Ce qui est assez drôle, c’est que j’ai repris mes études aussi vite que je les ai arrêtées.

C’est d’ailleurs le SNB qui m’avait mis à l’époque en contact avec l’IAE de Caen. Cela m’a permis de passer un diplôme universitaire en gestion des entreprises 100% à distance et en 2 ans.

Ayant toujours eu en tête de monter ma propre entreprise, je voulais avoir la capacité de mener ce projet à bien, de pouvoir démarcher des investisseurs ou de clients et de leur montrer que je n’étais pas seulement un basketteur mais aussi quelqu’un qui connaissait le monde de l’entreprise.

Le moment le plus important dans ma formation est arrivé ensuite puisque j’ai eu la chance de pouvoir intégrer le programme Time-Out de la FIBA. Il s’agit d’un programme sur un an et destiné aux basketteurs professionnels.

Nous étions une quarantaine dans ma promo et de nombreuses fédérations étaient représentées.

Il y avait trois principaux axes de formation :

–       Le management dans le Basket à l’échelle FIBA ;

–       L’accompagnement des sportifs de haut-niveau ;

–       Un cursus universitaire plus classique dirigé par l’université de Newcastle.

Il s’agissait de la première édition et c’était encore avant le covid.

Avec le recul, je réalise que c’était une expérience fantastique, notamment pour les rencontres que j’ai pu y faire mais également parce que ça m’a permis de prendre de la hauteur sur le monde du basketball.

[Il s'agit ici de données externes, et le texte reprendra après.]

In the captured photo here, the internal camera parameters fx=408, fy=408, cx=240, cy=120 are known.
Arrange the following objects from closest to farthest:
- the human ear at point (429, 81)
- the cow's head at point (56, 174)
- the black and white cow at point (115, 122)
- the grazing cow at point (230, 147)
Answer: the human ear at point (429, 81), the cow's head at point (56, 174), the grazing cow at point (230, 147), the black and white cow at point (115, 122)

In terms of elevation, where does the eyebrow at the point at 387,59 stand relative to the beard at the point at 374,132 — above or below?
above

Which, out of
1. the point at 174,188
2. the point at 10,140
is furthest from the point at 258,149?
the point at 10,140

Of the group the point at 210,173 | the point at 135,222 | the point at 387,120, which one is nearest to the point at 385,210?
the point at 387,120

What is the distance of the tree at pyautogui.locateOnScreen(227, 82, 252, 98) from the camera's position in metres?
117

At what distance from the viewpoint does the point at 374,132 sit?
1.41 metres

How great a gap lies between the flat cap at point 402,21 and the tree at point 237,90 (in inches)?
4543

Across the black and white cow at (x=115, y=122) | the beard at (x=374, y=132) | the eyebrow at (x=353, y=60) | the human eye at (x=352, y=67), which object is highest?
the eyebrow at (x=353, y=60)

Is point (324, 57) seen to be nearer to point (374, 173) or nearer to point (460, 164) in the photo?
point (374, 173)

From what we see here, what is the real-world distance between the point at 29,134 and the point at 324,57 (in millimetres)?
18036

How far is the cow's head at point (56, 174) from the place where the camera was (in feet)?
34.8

Quand je sors de cette formation, je suis titulaire d’un Bac+4 et j’intègre le Master 2 du Cesni en marketing et développement commercial. J’obtiens ce diplôme qui vient boucler mon parcours de formation mais surtout me donne de la crédibilité quant à ma volonté de monter ma société.

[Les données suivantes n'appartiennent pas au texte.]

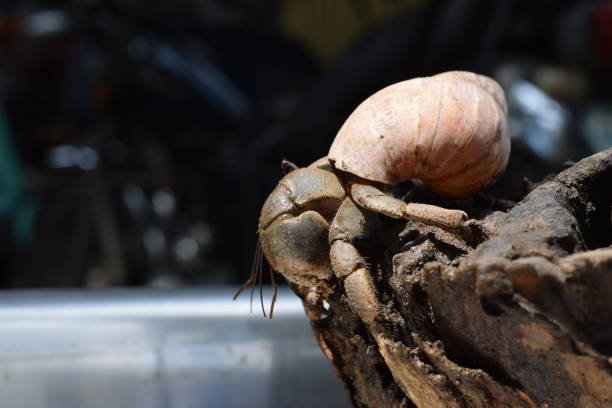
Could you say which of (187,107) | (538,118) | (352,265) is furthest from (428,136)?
(187,107)

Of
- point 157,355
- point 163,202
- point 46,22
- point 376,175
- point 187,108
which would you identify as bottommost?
point 157,355

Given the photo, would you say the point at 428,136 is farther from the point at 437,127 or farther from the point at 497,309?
the point at 497,309

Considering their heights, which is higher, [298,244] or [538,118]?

Je pense que lorsque l’on a un projet quel qu’il soit, il faut toujours prendre le temps de se former pour connaître bien son sujet. C’est pour cela que je me suis formé et qu’après ma reprise d’études je ne me suis plus jamais arrêté.

 

C’est donc à ce moment-là que tu as décidé de lancer ta société Quan ?

C’est ça ! J’ai lancé Quan après la fin du premier confinement pour être exact, soit en octobre 2020. Le premier confinement a été une sorte de catapulte pour ce projet.

Nous étions tous à l’arrêt et à ce moment-là, ma seule occupation c’était de faire les cours de CP de mes enfants (rires). Ça m’a donc permis d’avoir beaucoup de temps pour penser à ce projet, poser mes idées et structurer la chose pour finalement être prêt à lancer une version béta à la fin de l’été.

 

Et après presque 2 ans d’activité, quel est ton regard sur ta société et son développement ?

Le bilan a plutôt été positif, puisque le plan était à la base de lancer cette version béta en octobre 2020 et d’étaler cette phase de test sur un an, un an et demi.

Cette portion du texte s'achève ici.